Carolina Niemeyer pediu a opinião dos palestrantes quanto à hipótese de o impeachment estar servindo aos interesse de atores políticos e conômicos que querem ver o Lava Jato abafado e arquivado, por conta de Dilma ser dos poucos sobre quem não recai qualquer denúncia de corrupção estar sendo defendido para atender interesses políticos e econômicos daqueles que desejam ver a operação Lava Jato abafada.

O impeachment pode estar servindo aos interesses de atores políticos e econômicos que querm ver a Lava-Jato abada e arquivada? (Carolina Niemeyer, pela internet)

Em relação à presença de Ciro Gomes no atual cenário político, Cunca Bocayuva observou que “nomes existem e vão ser lançados; cumprem uma função num sistema de dois turnos” e que Ciro “se cacifa, e, se não se candidatar ele não negocia nenhum papel”.  Emir Sader considerou que Ciro Gomes tem o papel dele. “Ele diz coisa que é preciso dizer, o [Roberto] Requião também, mas vamos pensar em algo mais concreto”. Quanto ao papel do PSOL, para Emir, o partido fracassou por seu ultra-esquerdismo, que o levou a considerar, nas eleições de 2006, Lula e Alckmin como “a mesma coisa”.

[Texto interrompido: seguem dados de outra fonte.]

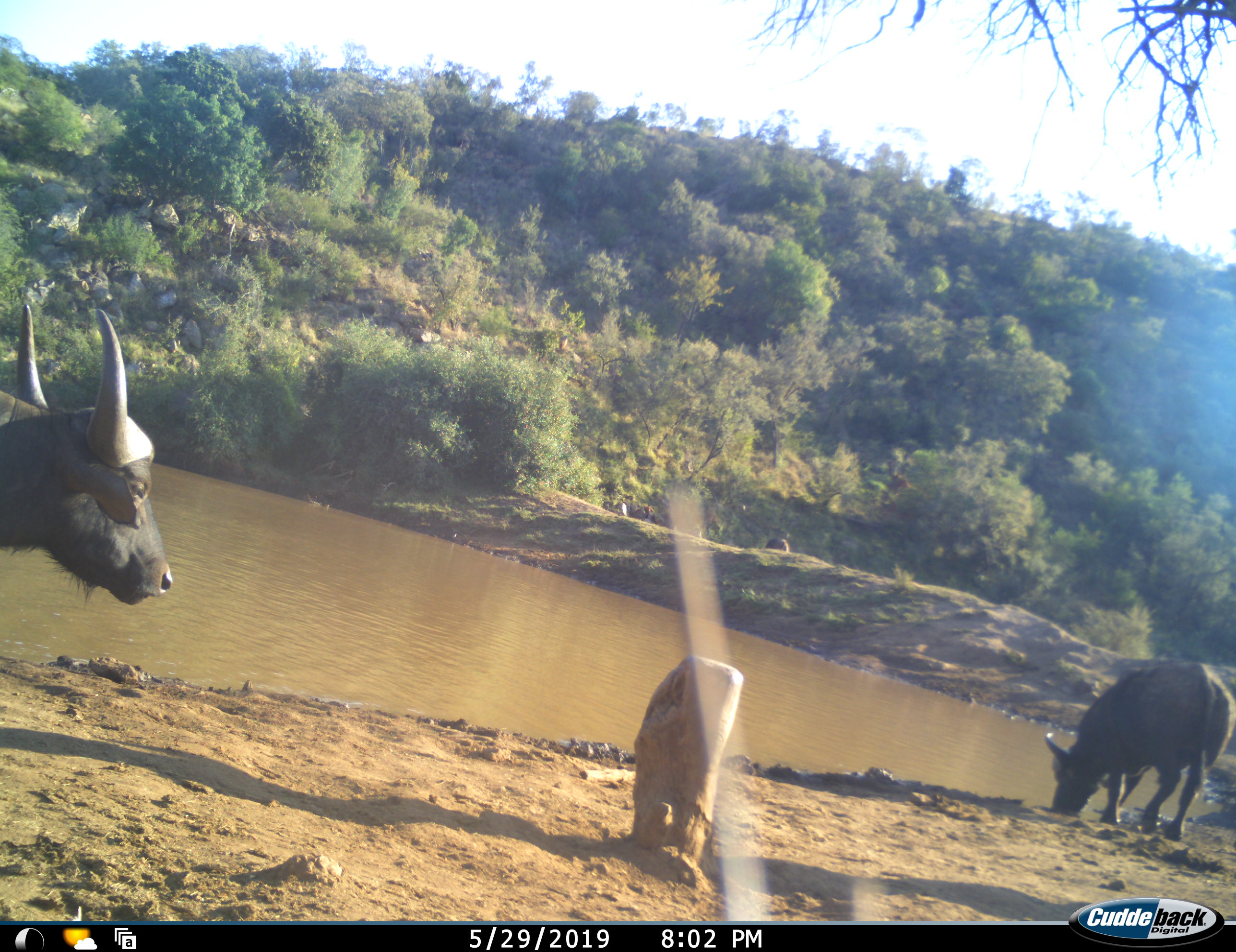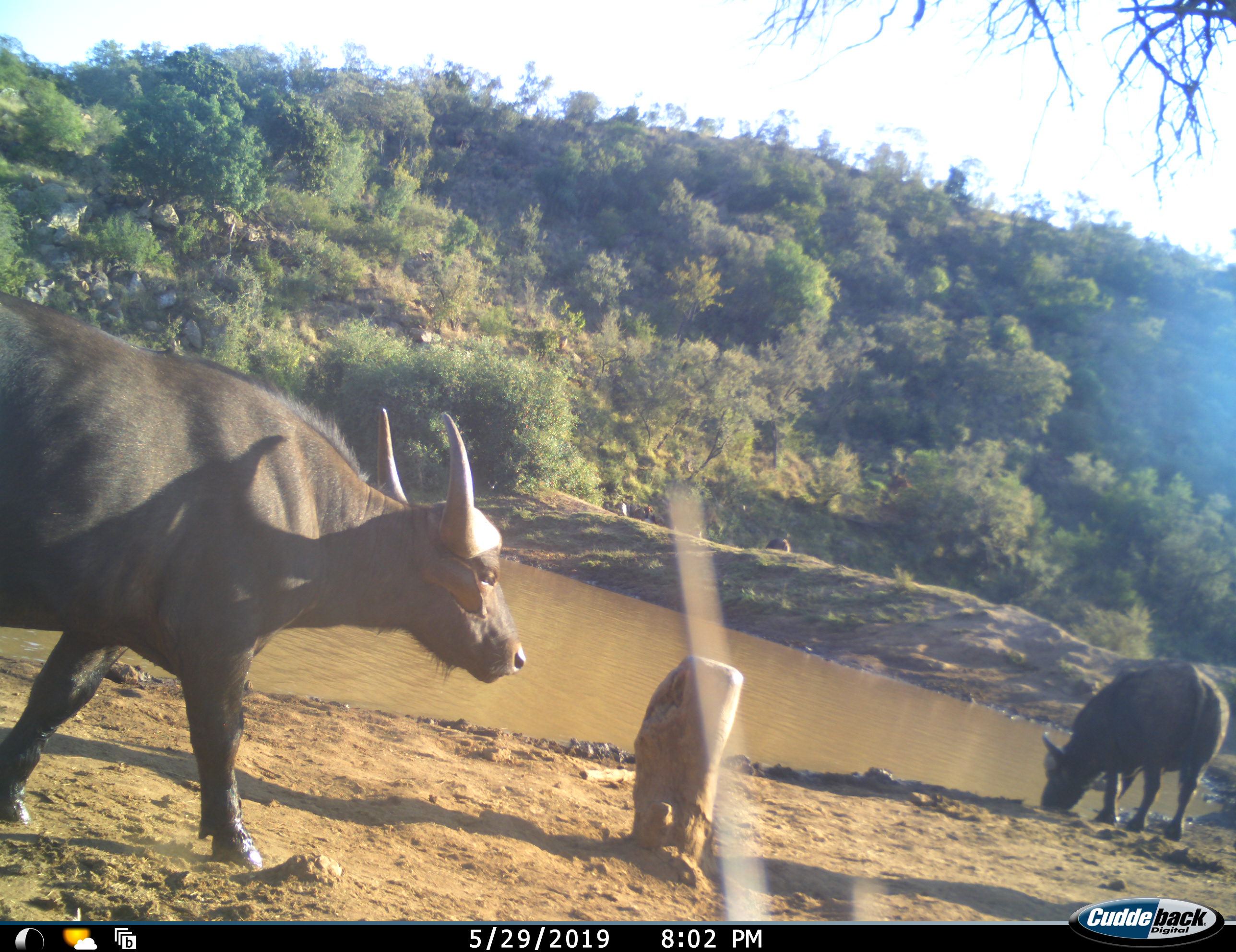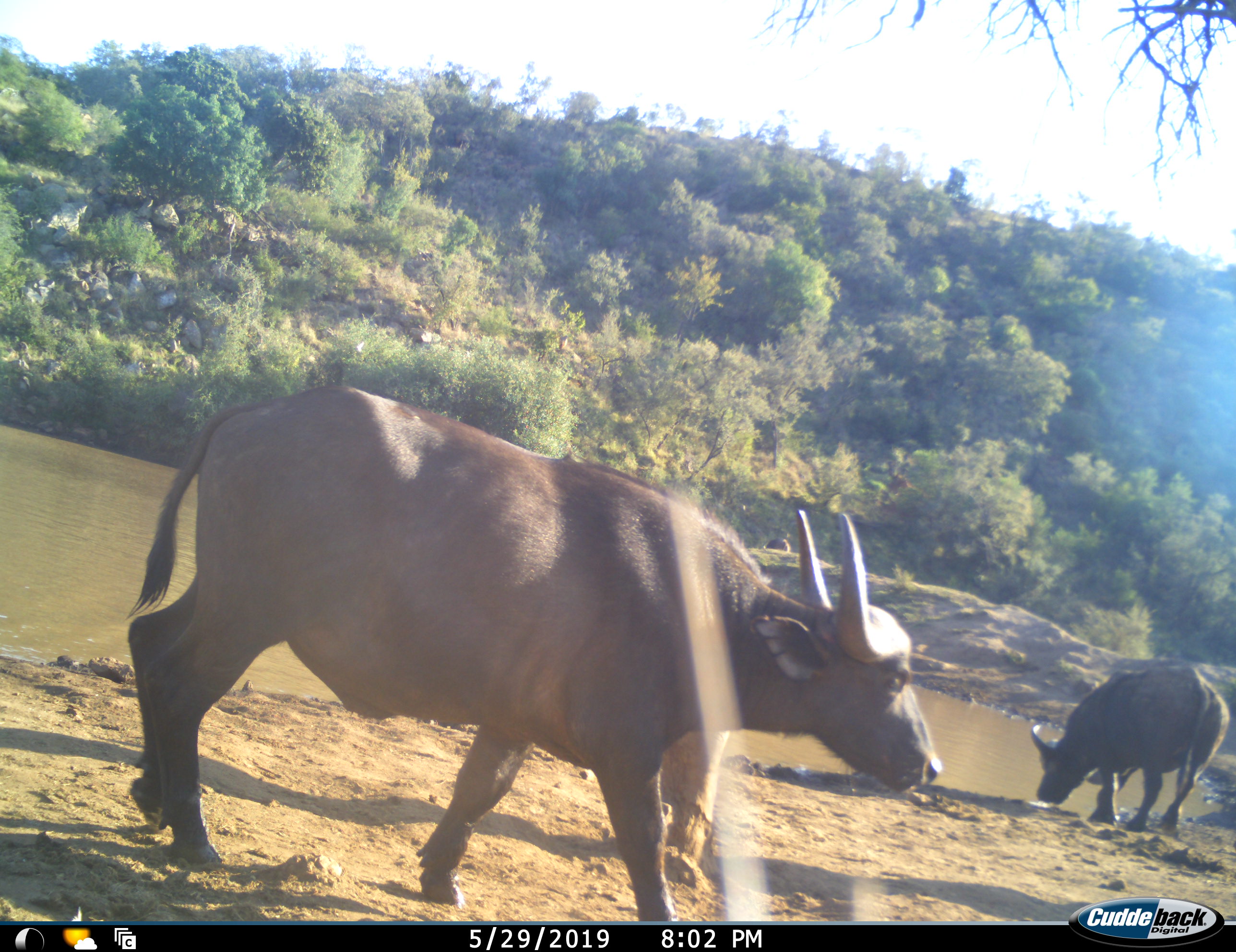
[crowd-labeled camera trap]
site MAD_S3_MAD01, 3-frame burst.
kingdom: Animalia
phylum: Chordata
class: Mammalia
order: Artiodactyla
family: Bovidae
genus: Syncerus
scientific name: Syncerus caffer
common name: african buffalo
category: buffalo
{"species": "buffalo (african buffalo) (Syncerus caffer)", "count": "2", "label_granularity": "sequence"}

Cunca conclamou que se tornem públicas as instituições públicas,  aproveitando-se melhor o complexo de universidades públicas de que o país dispõe, como uma solução virtuosa. Ali estão mais pobres, mais negros, uma nova presença popular, novos professores, determinadas potencialidades intelectuais, tecnológicas. “A universidade pode se colocar mais ativa na pólis, menos reativa, menos subordinada à sua precariedade. Seria um passo decisivo”. Para ele, instituições como UFRJ e Uerj têm papel importante na conexão com a população, via saúde, com suas estruturas hospitalares, via educação, extensão. “O debate científico e tecnológico é chave para se pensar um novo modelo. Temos inteligência, agenda, trabalho e produção intelectual e técnica para propor um programa novo para o país e convidar os quadros políticos a participar desse diálogo, a partir da nossa centralidade”.

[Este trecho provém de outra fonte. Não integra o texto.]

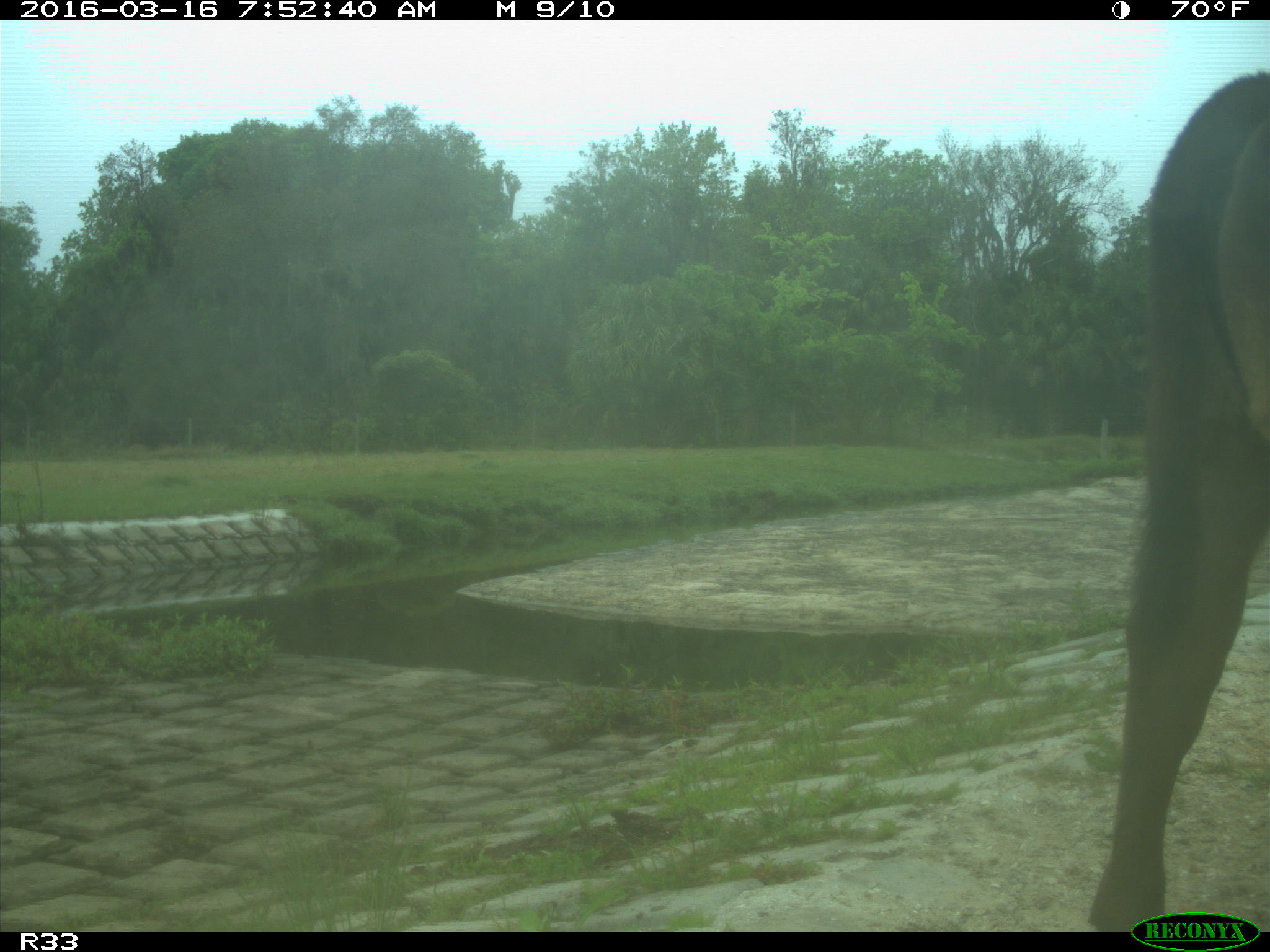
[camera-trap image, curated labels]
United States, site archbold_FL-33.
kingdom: Animalia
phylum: Chordata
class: Mammalia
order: Artiodactyla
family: Bovidae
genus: Bos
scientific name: Bos taurus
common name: domestic cow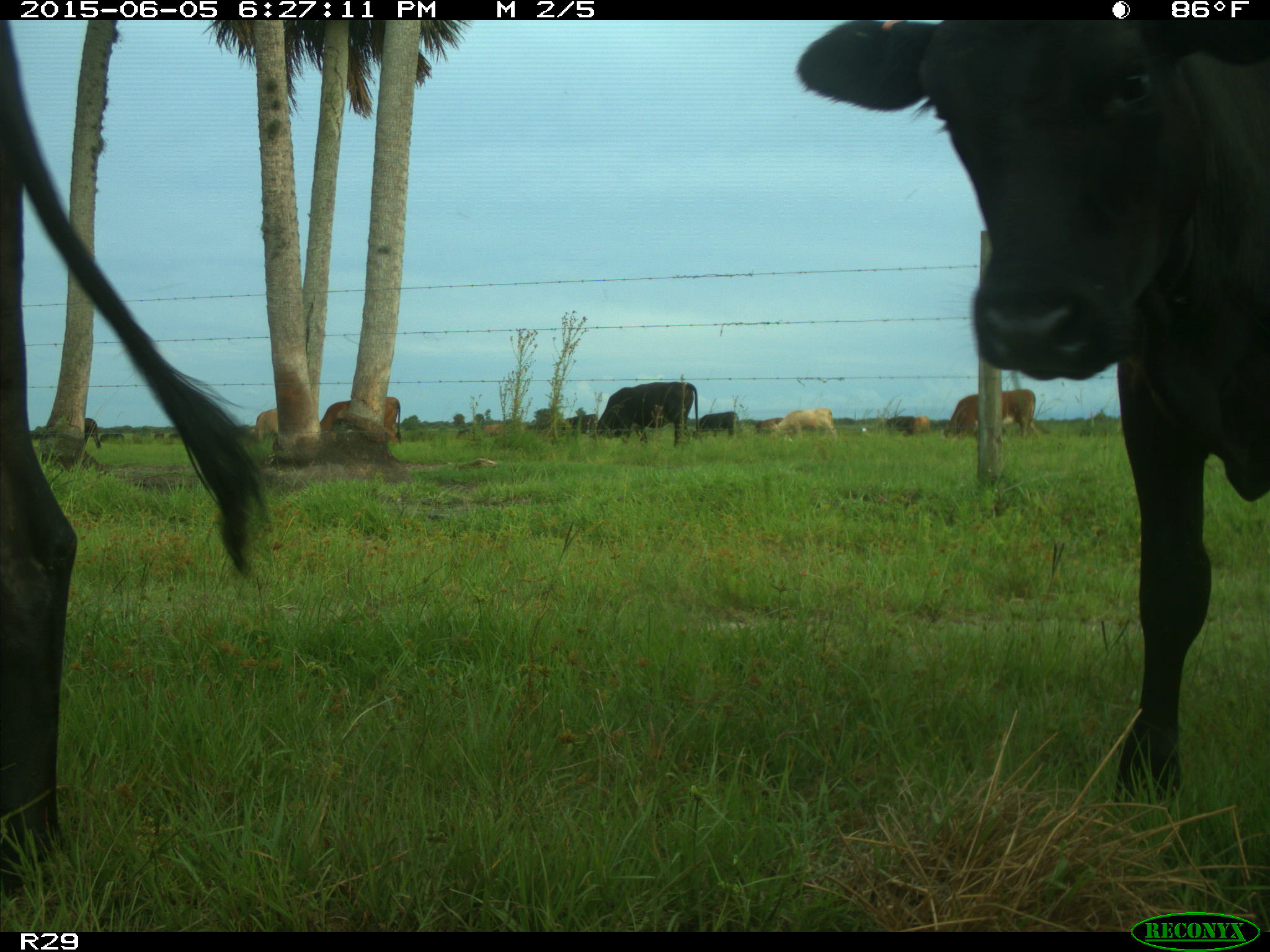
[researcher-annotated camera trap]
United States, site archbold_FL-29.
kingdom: Animalia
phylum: Chordata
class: Mammalia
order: Artiodactyla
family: Bovidae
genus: Bos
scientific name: Bos taurus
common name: domestic cow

Emir propôs avaliar o quanto superamos o neoliberalismo a partir de o quanto fortalecera-se as esferas mercantil e pública, considerando o Sistema Único de Saúde (SUS) um termômetro para esse diagnóstico. “Essa luta é fundamental. Estou contente de haver disputa, de ter gente que defende interesses públicos e programas que podem ser fortalecidos”.